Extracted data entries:
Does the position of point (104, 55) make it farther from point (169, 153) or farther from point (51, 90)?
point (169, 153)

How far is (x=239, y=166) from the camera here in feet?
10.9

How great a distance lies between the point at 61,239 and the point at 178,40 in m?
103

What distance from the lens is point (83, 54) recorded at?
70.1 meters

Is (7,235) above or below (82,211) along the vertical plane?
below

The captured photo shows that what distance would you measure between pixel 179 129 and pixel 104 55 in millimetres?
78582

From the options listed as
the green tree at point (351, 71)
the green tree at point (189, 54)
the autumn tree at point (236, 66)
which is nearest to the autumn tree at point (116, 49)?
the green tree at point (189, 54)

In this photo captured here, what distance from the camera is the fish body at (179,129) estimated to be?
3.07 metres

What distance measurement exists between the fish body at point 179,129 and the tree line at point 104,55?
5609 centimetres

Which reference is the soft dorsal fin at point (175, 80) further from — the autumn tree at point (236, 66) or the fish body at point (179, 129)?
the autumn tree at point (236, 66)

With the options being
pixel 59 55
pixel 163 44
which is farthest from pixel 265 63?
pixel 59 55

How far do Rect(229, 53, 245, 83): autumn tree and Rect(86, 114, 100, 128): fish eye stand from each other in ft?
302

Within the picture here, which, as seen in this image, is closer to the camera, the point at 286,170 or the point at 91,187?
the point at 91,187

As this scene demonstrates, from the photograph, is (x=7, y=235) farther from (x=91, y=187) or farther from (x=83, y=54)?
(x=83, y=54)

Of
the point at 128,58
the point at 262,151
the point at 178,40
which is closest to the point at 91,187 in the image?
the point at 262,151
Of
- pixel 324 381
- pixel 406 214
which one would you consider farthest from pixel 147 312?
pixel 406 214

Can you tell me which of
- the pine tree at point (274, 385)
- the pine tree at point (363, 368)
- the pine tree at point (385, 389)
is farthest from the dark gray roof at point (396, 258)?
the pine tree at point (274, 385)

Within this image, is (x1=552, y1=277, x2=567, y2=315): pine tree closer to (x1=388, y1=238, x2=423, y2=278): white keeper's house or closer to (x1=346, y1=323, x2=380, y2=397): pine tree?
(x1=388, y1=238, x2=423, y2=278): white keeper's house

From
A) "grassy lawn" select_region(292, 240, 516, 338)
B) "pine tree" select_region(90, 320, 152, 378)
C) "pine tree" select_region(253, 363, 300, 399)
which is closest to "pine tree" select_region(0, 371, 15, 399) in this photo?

TASK TO CARRY OUT: Restate every line of the data word for word.

THE COMPLETED TASK:
Does the position of point (104, 55) make it farther from point (169, 153) or farther from point (51, 90)?
point (169, 153)

How far is (x=239, y=166) from the camera here in feet?
10.9

How great a distance lies between the point at 61,239 and the point at 178,40 in m?
103

What distance from the lens is point (83, 54) recorded at?
70.1 meters

Is (7,235) above or below (82,211) along the vertical plane?
below

The captured photo shows that what distance would you measure between pixel 179 129 and pixel 104 55 in millimetres?
78582

From the options listed as
the green tree at point (351, 71)
the green tree at point (189, 54)
the autumn tree at point (236, 66)
which is nearest to the autumn tree at point (116, 49)?
the green tree at point (189, 54)

In this photo captured here, what distance from the camera is the fish body at (179,129) estimated to be?
3.07 metres

What distance measurement exists between the fish body at point 179,129 and the tree line at point 104,55?
5609 centimetres

Which reference is the soft dorsal fin at point (175, 80) further from — the autumn tree at point (236, 66) or the fish body at point (179, 129)?
the autumn tree at point (236, 66)

With the options being
pixel 59 55
pixel 163 44
which is farthest from pixel 265 63?
pixel 59 55

How far do Rect(229, 53, 245, 83): autumn tree and Rect(86, 114, 100, 128): fish eye stand from each other in ft?
302

Within the picture here, which, as seen in this image, is closer to the camera, the point at 286,170 or the point at 91,187?
the point at 91,187

As this scene demonstrates, from the photograph, is (x=7, y=235) farther from (x=91, y=187) or farther from (x=83, y=54)?
(x=83, y=54)

Of
the point at 128,58
the point at 262,151
the point at 178,40
which is closest to the point at 91,187 in the image?
the point at 262,151
Of
- pixel 324 381
- pixel 406 214
which one would you consider farthest from pixel 147 312?
pixel 406 214

Can you tell me which of
- the pine tree at point (274, 385)
- the pine tree at point (363, 368)
- the pine tree at point (385, 389)
is farthest from the dark gray roof at point (396, 258)?
the pine tree at point (274, 385)

Within this image, is (x1=552, y1=277, x2=567, y2=315): pine tree closer to (x1=388, y1=238, x2=423, y2=278): white keeper's house or closer to (x1=346, y1=323, x2=380, y2=397): pine tree?
(x1=388, y1=238, x2=423, y2=278): white keeper's house

From
A) "grassy lawn" select_region(292, 240, 516, 338)
B) "pine tree" select_region(90, 320, 152, 378)
C) "pine tree" select_region(253, 363, 300, 399)
which is closest to "pine tree" select_region(0, 371, 15, 399) in this photo?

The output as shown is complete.